**Extracted text:**
++++++

So being Diabetic means a lot of check ups for various body parts. This is my spring break, so naturally, I'm not on a beach in Florida, I'm catching up on doctor appointments. The dentist was yesterday, it was lovely, no issues, go me! Today was the eye doctor, also lovely. The thing is, this was a new eye doctor. One of those docs that finds the fact I am a Type 1 Diabetic a fact that I'll easily forget.
We start the appointment with the usual, "How long have you been Diabetic?" I reply "12 years," (the anniversary is in about 2 weeks). So he is aware that I have the knowledge and memory of being Diabetic. Had my reply been, "How long have I been a what?" I may understand the following conversation.
He starts telling me why I need to go to the eye doctor, how much easier it is to look at my eye and tell if the diabetes is affecting my organs than to biopsy my kidney. He then tells me that he's going to dilate my pupils because no other doctor can see my whole eye since they can't do that. I mean, you're an eye doctor, I expect you to be able to do a little more with eyes than my endocrinologist or whatever.

++++++

(Stored items from a collection)
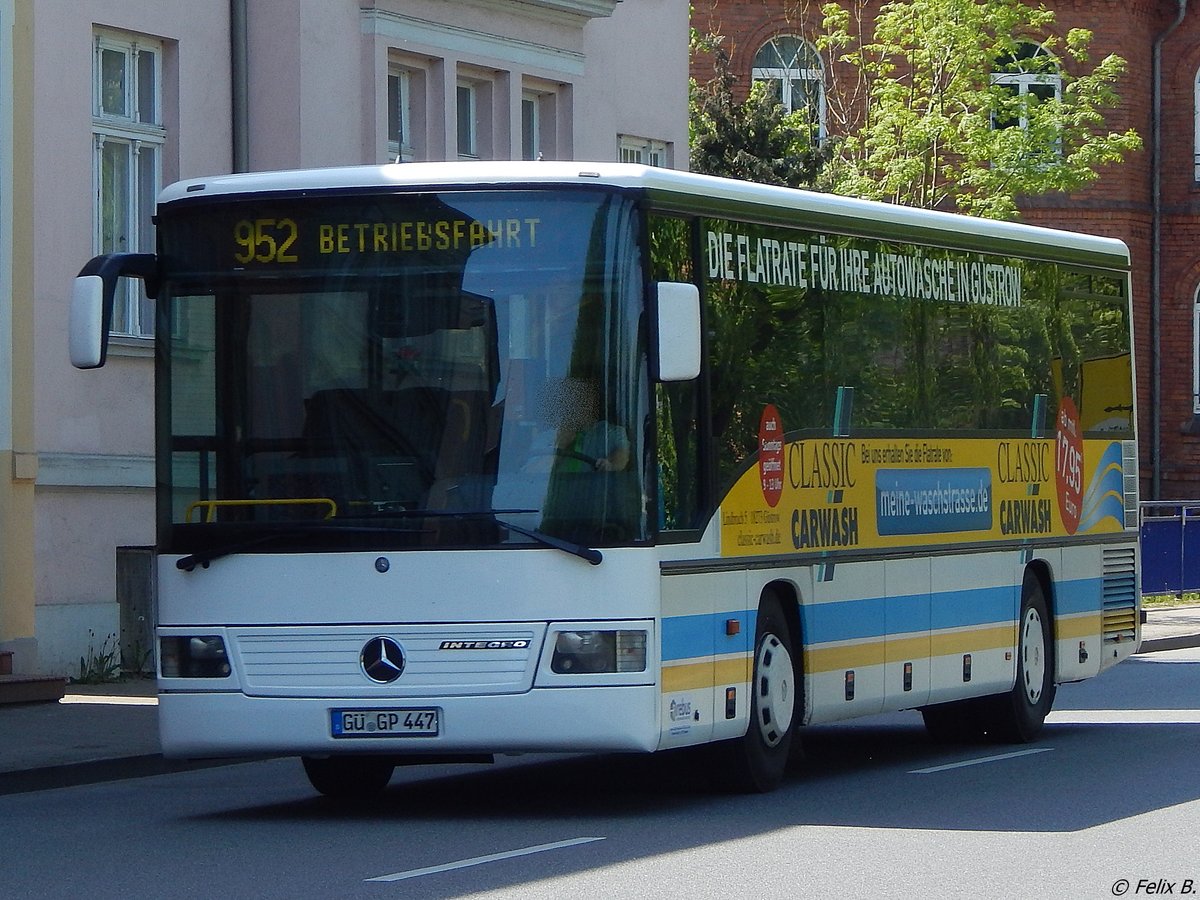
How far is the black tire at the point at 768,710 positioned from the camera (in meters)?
12.4

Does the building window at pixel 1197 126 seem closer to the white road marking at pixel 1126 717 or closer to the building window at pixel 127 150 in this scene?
the building window at pixel 127 150

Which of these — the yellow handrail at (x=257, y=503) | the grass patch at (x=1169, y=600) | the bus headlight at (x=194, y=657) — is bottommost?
the grass patch at (x=1169, y=600)

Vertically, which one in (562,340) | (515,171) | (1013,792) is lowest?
(1013,792)

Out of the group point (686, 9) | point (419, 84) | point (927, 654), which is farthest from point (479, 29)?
point (927, 654)

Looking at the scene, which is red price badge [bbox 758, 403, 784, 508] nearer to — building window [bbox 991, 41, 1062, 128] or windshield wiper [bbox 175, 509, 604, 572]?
windshield wiper [bbox 175, 509, 604, 572]

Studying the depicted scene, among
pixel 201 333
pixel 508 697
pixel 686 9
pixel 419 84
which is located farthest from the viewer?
pixel 686 9

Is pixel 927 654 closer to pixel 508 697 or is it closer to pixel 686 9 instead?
pixel 508 697

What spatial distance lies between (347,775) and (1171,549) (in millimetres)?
22164

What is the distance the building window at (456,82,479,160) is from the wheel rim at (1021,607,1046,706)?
10527 millimetres

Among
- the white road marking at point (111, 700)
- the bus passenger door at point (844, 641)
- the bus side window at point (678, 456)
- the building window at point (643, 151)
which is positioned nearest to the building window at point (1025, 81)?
the building window at point (643, 151)

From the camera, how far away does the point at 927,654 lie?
14.5 metres

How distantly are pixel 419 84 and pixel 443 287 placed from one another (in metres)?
13.4

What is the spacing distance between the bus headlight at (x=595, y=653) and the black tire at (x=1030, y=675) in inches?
207

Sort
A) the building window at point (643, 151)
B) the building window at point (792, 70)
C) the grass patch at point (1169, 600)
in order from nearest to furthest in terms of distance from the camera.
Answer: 1. the building window at point (643, 151)
2. the grass patch at point (1169, 600)
3. the building window at point (792, 70)
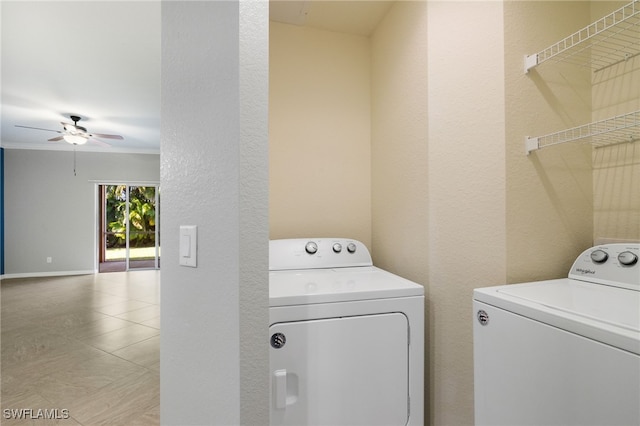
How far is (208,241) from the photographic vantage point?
2.85ft

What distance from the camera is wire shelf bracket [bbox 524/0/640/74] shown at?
1.20 meters

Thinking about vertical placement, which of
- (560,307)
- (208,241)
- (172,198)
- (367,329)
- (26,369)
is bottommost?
(26,369)

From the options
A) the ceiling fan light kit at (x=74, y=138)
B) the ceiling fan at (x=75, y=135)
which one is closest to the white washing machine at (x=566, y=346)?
the ceiling fan at (x=75, y=135)

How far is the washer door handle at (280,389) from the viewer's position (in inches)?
44.4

++++++

**Your assignment:**
Carry on the eye doctor post, starting after its last sentence. The entries are separate material, apart from the eye doctor post.

**Exercise answer:**
After my eyes are nice and owl-like I go back and he goes in vivid, in-depth detail about why as a diabetic I need to get my eyes checked, why, as a diabetic, he needs to look in my eyes, why, as a diabetic, my A1C needs to be great, why, as a diabetic, I need to be careful. After he tells me what I need to do, as a diabetic, he lists the reasons why he thinks being a diabetic would be hard. Every, single reason why it is difficult.
Keep in mind I can't reply, my head is in some device where I'm resting my chin in a sling and he has very, very bright lights centimeters from my eye. I can see the back of my own eyeball as he describes to me how much my life must suck, just, you know, as a diabetic.
He is not the only medical professional I have met that talks to me like the fact I have diabetes is A) news to me or B) something I can forget in the span of about 15 seconds if I go unreminded. I once fell down some stairs and the woman at student health told me about 15 times in the span of 5 minutes, "your a diabetic, this is bad." No, really? I'm human, this is bad.
Doctors of all sorts are amazing people. But the next time I encounter one who feels it is necessary to remind me of a disease I have had for 12 years or has to recount the details of why it is difficult, I will reply with complete shock and act as if I've never heard of the disease.